It has been found that the qualification of the U7Mo fuels at a dispersal density of 8gU/cc in an Al-Si matrix is hampered by interaction phase formation between fuel and matrix and an associated marked acceleration of the plate (and thus fuel) swelling at fission densities above 4.5x1021 f/cc, eventually leading to plate failure in some cases. SCK•CEN has performed experiments with ZrN coated fuel particles in a pure Al matrix (SELENIUM project) that show a much improved behaviour in terms of fuel-matrix interaction.  However, a very similar swelling acceleration is still observed at the same fission density, even if it does not lead to plate failure in that case.  It is hypothesized that this acceleration may be related to a restructuring of the U7Mo and thus be intrinsic to this particular fuel with this microstructure. It is important to develop further understanding of the recrystallisation phenomenon and its associated effects, as well as identify the material properties that can influence the recrystallisation thresholds or its effects.

Objective

Within this PhD project, the goal is to separate out the phenomenon of recrystallisation and provide a scientific description.  All efforts to ‘simulate’ the effect of fission on the fuel matrix have important limitations, so to achieve a representative study, it is necessary to use irradiation.  Within this PhD, the ultimate goal is to irradiate small disks of U7Mo in the BR2 reactor at representative temperatures and up to appropriate fission densities.  Possibilities for such an irradiation have been verified, but the candidate will need to work out the details of the experiment.  Collaborations with PNNL, INL and ANL in the USA are possible for this.  By such an experiment, a systematic matrix of materials irradiated at different temperatures and up to different fission densities will be generated and the irradiated disks can be examined with a variety of techniques, particularly microhardness measurements, SEM-TEM for microstructure work, laser flash (collaboration with ITU) for thermal conductivity, X-ray diffraction for lattice parameter, etc. This will allow a deeper understanding of the mechanisms underlying the recrystallisation, help in defining thresholds for recrystallisation in terms of fission density, temperature and the influence of the microstructure on the recrystallisation effect.  In the end, this data will provide input for mechanistic modeling (not within the scope of this work) of fuel behaviour.

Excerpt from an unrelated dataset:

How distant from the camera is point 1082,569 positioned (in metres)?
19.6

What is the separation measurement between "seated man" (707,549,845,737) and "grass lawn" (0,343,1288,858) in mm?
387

Preparative work can be accomplished by the irradiation of U7Mo disks with ion beams.  Although this only partially simulates the situation in pile and limits the effect to a thin layer on the surface of only a few µm thick, it is the closest possible simulation and a very useful way to provide important first indications.  Furthermore, there are important advantages since the samples do not get activated and temperature control is easier. Collaborations with the University of Munich or the Argonne National Lab in Chicago are immediately available for the ion irradiations, but possibilities also exist in France (GANIL).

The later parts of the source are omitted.